その聖書には、成長したリリアージュ様と思わしき女性と公爵家の面々、そしてアレン王子が描かれており、読み解くことができれば未来が分かるとされているのだが。
「どんな言語を学んでも、解読には至らなくて……」
リリアージュ様は自分の力不足をしゅんと嘆いた。しかし、私はその『聖書』の特徴を聞いて、嫌な予感が確信に変わっていくのを感じた。
「リリアージュ様。その聖書、もしかして最初の数ページがカラーの口絵で、その後は白黒の挿絵がついていませんか?」
「え、ええ。どうしてそれを……?」
「……私、もしかしたらその聖書、読めるかもしれません」
今週末に解読に伺う約束を取り付け、意気込む私。しかし、その背後でリリアージュ様が「もし彼女が解読できたら、私は本当に要らなくなってしまう」と恐怖に震えていたことには、全く気づいていなかった。
*
(でっか……ドーム球場でも建てられそう……)
週末。案内されたローゼンラーク公爵家の本邸は、一目では見渡せないほど広大だった。
リリアージュ様の両親である公爵夫妻への挨拶を済ませ、通された彼女の私室。
そこで差し出された「聖書」の表紙を見て、私は意識が遠のきそうになった。
『捨てられた幼女は、ニ度目の人生で「完璧」を纏う。

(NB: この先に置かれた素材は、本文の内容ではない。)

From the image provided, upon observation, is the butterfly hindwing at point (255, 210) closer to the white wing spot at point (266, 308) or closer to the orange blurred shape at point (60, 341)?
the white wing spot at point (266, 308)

〜悪役令嬢に転生しましたが、溺愛ルートに入ったようです〜』
(やっぱりラノベかー! しかもこれ、私がこっちに来る直前に読もうとしてたやつ……!)
表紙には幸せそうに見つめ合うリリアージュ様とアレン王子。
恐る恐るページをめくり、私はそこに綴られたリリアージュが主役の物語を食い入るように読み進めた。そして、最後の一文を読み終えたところで、私は本を閉じた。
「……解読、できたのですか?」
リリアージュ様が、僅かに潤んだ瞳で私を見上げてくる。震える長い睫毛。その可憐な姿は、まさしく物語のヒロインに相応しい。
「一応、……はい」
「…すごい、 内容を教えてはいただけませんか?」
「えっと……」
なんて説明すればいい。たった今読み終えたこの聖書によると――私は、悪役令嬢が主役の世界で、最終的に断罪される運命の「元ヒロイン」らしい。
*
物語のあらすじはこうだ。
現代日本で虐待を受けて亡くなった少女が、悪役令嬢リリアージュに転生。彼女は捨てられたくない一心で血の滲むような努力を重ね、誰からも愛される完璧な聖女となる。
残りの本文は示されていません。